Con la bella stagione spuntano i fiori… e le biciclette, spesso abbandonate in garage o in cantina durante l’inverno. Ecco allora come rimettere in sesto il tuo mezzo e prepararti a pedalare in tutta sicurezza. Guadagnandoci in salute, tranquillità e sostenibilità.

1. La pompa

Dopo avere lasciato la bici ferma per gran parte dell’inverno, quasi sicuramente la troverai con le gomme flosce. È utile disporre sia di una pompa piccola da portare con te sia di una più grossa da tenere in garage, meglio se dotata di manometro per assicurarsi di gonfiarle sempre alla pressione corretta.

2. Le forature

E se nonostante i tuoi tentativi di gonfiarla la gomma rimane flaccida? Riparare una foratura, grande o piccola che sia, è un intervento piuttosto facile e utile da imparare per affrontare giri lunghi senza paura di ritrovarsi appiedati. I kit con colla, toppe e attrezzi sono facilmente reperibili ed economici.

3. La catena

Per lubrificarla non usare il grasso, che attira lo sporco ostacolando lo scorrimento delle maglie, ma l’olio, meglio se differenziato tra quello per il bagnato, che resiste meglio all’acqua, e quello per l’asciutto, più adatto alla bella stagione

4. L’abbigliamento

Un poncho impermeabile è la soluzione migliore: ripara senza ostacolare i movimenti, copre il busto, le gambe e un eventuale zaino, non ti inzuppa di sudore e si può riporre quando non serve più.

5. Le luci

Ancora più che a “vedere”, le luci servono a “farsi vedere” da automobilisti e pedoni.

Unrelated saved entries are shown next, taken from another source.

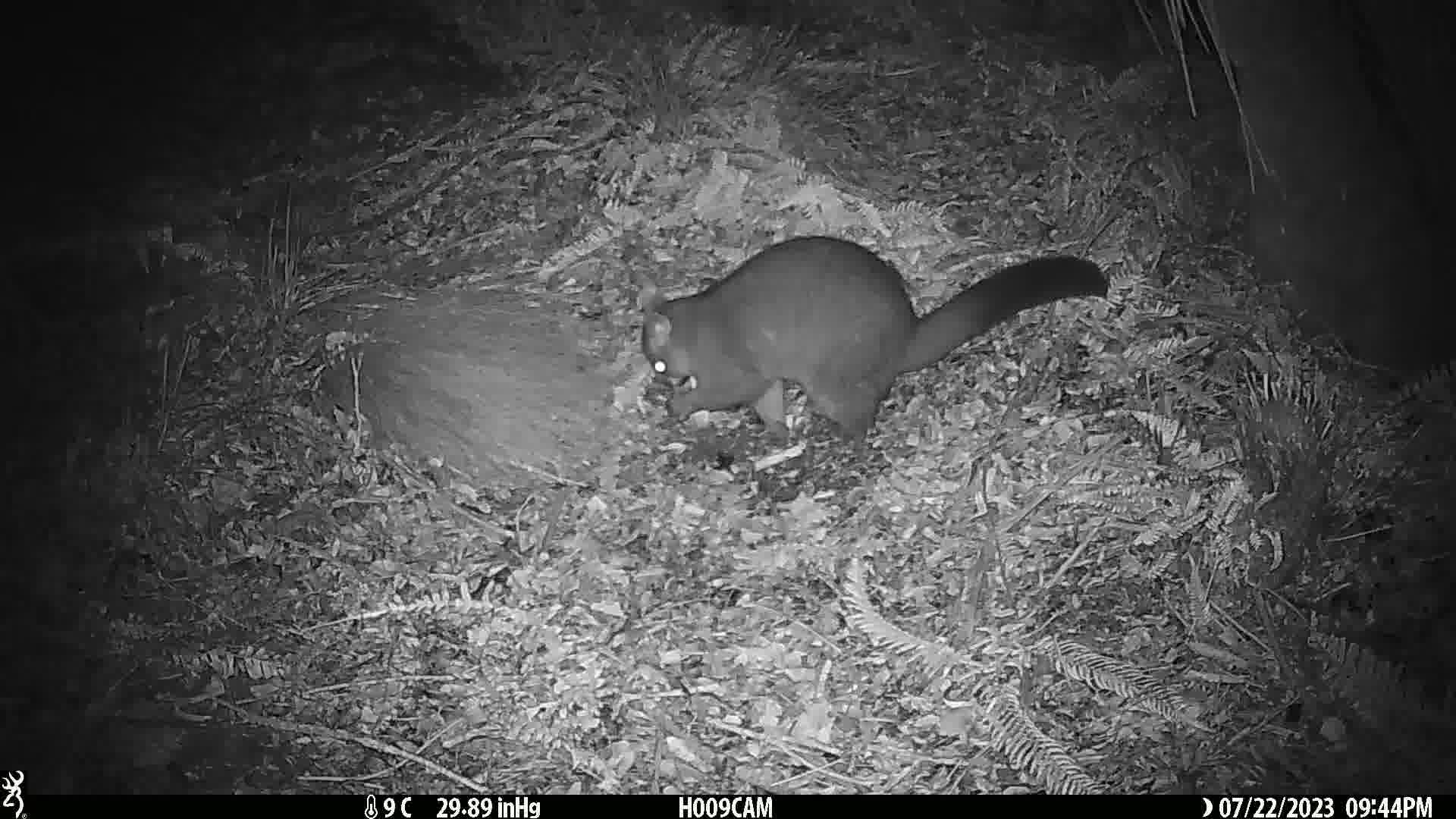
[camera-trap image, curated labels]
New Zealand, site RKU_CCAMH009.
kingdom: Animalia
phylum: Chordata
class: Mammalia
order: Diprotodontia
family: Phalangeridae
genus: Trichosurus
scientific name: Trichosurus vulpecula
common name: common brushtail possum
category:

Bastano una luce bianca anteriore e una luce rossa posteriore, oltre naturalmente ai catarifrangenti. Per te c’è solo l’imbarazzo della scelta: fisse, rimuovibili, a batteria, ricaricabili attraverso la dinamo o la porta USB e addirittura a energia solare.

6. Il lucchetto

Assolutamente sconsigliato fare economia su questo punto. Inutili i piccoli lucchetti flessibili, molto meglio quelli a U. Con l’avvertenza di legare sempre il telaio della bici (non la ruota o, peggio, la sella) a una rastrelliera, a un lampione, a un palo della segnaletica.

7. Il caschetto

Non è obbligatorio ma rappresenta una sicurezza in più. Ce ne sono di completamente chiusi o parzialmente aperti, di tutte le forme e per tutte le tasche. L’importante è che sia omologato e correttamente allacciato, e che non rappresenti un alibi per comportamenti imprudenti.